With the plant relieved of its unsuccessful late season fruitlets, you can spur more rapid, healthy ripening of tomatoes with actual ripening potential before frost ends their season.

Pinch Off Suckers

  • Suckers are shoots that emerge from the joint between the main stem and leaf petiole (where the leaf meets the stem). They can grow vigorously if left unchecked.
  • The goal is to direct all the plant’s energy into fruit production, not extra vegetation. Removing suckers promotes ripening and heavier yields.
  • Pinch suckers completely off with your thumbnail and fingernail when they are still small, less than 4 inches long.
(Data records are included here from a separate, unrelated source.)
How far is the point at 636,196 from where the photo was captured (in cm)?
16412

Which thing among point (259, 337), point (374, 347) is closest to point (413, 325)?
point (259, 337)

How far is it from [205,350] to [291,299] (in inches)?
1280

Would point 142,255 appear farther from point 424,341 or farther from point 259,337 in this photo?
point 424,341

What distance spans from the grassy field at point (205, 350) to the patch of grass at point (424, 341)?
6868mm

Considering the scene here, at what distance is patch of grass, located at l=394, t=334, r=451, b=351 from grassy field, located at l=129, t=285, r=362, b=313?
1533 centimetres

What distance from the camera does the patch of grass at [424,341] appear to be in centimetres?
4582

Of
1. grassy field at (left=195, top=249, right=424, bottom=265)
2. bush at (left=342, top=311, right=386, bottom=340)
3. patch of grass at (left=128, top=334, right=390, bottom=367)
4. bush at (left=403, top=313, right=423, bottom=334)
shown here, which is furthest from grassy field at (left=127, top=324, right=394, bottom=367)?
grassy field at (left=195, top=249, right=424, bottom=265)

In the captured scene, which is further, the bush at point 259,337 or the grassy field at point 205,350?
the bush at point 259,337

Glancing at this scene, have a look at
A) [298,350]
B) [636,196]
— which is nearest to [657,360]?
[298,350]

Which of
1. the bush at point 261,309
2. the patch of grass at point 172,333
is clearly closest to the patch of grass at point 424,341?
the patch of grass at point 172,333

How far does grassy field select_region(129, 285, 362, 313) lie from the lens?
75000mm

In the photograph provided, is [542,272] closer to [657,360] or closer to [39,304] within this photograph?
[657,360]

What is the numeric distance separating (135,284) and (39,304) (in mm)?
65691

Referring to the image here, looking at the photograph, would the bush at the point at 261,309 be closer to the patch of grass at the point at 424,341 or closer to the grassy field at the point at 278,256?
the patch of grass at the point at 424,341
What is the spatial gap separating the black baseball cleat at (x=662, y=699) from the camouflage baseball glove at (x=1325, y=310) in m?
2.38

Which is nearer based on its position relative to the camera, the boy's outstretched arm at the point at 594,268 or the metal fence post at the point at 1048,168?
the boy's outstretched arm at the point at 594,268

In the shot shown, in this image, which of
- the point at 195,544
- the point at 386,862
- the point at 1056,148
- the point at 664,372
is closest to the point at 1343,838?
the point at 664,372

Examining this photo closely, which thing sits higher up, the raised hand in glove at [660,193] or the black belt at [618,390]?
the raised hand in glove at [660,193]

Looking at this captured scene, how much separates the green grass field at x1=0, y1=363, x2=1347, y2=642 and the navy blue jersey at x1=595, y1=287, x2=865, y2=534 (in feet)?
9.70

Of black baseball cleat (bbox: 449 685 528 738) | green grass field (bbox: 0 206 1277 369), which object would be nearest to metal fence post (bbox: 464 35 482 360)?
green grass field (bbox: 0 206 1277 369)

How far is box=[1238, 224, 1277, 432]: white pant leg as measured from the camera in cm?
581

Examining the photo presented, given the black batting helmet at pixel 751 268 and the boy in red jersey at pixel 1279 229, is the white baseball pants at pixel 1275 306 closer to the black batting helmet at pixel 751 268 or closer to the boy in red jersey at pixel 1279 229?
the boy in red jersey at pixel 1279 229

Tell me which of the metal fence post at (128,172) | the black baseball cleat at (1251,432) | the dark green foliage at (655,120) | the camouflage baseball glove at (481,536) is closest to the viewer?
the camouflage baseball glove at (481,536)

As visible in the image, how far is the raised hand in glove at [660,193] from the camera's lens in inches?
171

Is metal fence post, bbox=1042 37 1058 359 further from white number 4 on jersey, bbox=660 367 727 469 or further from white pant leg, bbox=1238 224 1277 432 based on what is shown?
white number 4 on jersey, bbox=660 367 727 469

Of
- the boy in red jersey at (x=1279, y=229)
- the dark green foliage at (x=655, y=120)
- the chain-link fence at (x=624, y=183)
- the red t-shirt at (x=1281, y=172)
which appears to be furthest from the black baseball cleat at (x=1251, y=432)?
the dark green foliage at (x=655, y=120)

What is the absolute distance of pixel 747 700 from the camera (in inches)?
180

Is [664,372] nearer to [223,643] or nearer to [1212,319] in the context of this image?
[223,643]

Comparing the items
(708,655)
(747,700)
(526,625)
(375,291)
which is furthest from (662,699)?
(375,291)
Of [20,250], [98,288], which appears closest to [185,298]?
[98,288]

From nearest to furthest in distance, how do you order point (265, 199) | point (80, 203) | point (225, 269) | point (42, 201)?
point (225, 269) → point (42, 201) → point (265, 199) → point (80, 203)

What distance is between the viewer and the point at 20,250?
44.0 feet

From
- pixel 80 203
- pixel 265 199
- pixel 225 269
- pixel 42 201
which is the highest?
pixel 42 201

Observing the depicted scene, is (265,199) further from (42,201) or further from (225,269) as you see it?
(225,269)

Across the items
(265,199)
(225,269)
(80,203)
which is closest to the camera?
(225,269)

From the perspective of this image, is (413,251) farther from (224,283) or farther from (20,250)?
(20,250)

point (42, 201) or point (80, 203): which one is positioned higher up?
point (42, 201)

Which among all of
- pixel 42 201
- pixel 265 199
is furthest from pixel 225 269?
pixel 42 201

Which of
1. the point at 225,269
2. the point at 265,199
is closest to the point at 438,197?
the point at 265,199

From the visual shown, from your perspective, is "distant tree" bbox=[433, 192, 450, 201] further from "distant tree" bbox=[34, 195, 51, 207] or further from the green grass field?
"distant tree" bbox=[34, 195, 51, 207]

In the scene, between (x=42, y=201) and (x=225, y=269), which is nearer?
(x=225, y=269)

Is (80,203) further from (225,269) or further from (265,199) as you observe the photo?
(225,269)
Twist and pull to avoid breaking stems.
  • Check leaf axils weekly as the plants grow. Suckers can emerge quickly, so regular inspection is needed to get them all.
  • Late-season suckers closer to the top of plants can be left if the plant looks healthy and open-structured. Removing them all ensures best air circulation.
  • It’s best to pinch rather than cut suckers so no wound is created where disease can enter. Discard removed suckers so they don’t root and grow.
  • Removing suckers redirects auxins (plant hormones) to existing fruits, improving their color, size, flavor and shelf life for harvest.


There you have it, fellow tomato aficionados! Ripening tomatoes on the vine faster isn’t rocket science, but it does require a bit of know-how and some creative tricks. Whether you’re using the ethylene magic of bananas and apples, embracing the power of sunlight, giving your plants a friendly shake, or ensuring they’re well-fed and cozy, these techniques will have you enjoying your homegrown tomatoes in no time.

So, the next time you’re anxiously eyeing those green orbs on the vine, remember that with a little TLC and a dash of creativity, you can savor ripe, succulent tomatoes that are worth the wait. Happy gardening and even happier tomato feasting! The “Ripening Tomatoes On The Vine Faster” journey awaits—what are you waiting for?